DO THIS —
Count the lines in the records below that contain the string "from", treating uppercase and lowercase letters as different. Reply with the number only.

+++ MATERIAL FOR THIS EXERCISE

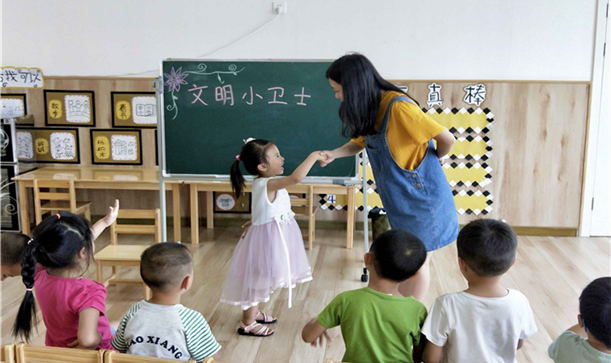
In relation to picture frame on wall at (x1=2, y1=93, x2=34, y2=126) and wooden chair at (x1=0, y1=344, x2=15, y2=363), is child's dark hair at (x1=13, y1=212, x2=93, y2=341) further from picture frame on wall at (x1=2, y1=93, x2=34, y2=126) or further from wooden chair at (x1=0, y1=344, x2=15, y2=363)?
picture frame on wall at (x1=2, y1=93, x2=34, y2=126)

++++++
+++ MATERIAL FOR THIS EXERCISE

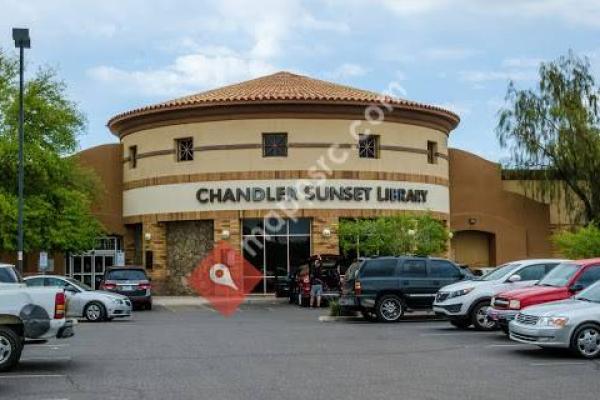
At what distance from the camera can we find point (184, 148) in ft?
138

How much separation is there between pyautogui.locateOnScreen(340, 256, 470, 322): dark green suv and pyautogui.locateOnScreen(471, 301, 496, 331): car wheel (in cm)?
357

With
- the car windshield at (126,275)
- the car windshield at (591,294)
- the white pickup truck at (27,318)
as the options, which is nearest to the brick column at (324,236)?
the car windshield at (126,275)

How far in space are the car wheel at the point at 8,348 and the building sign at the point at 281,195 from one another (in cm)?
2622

++++++

IN RESPONSE —
3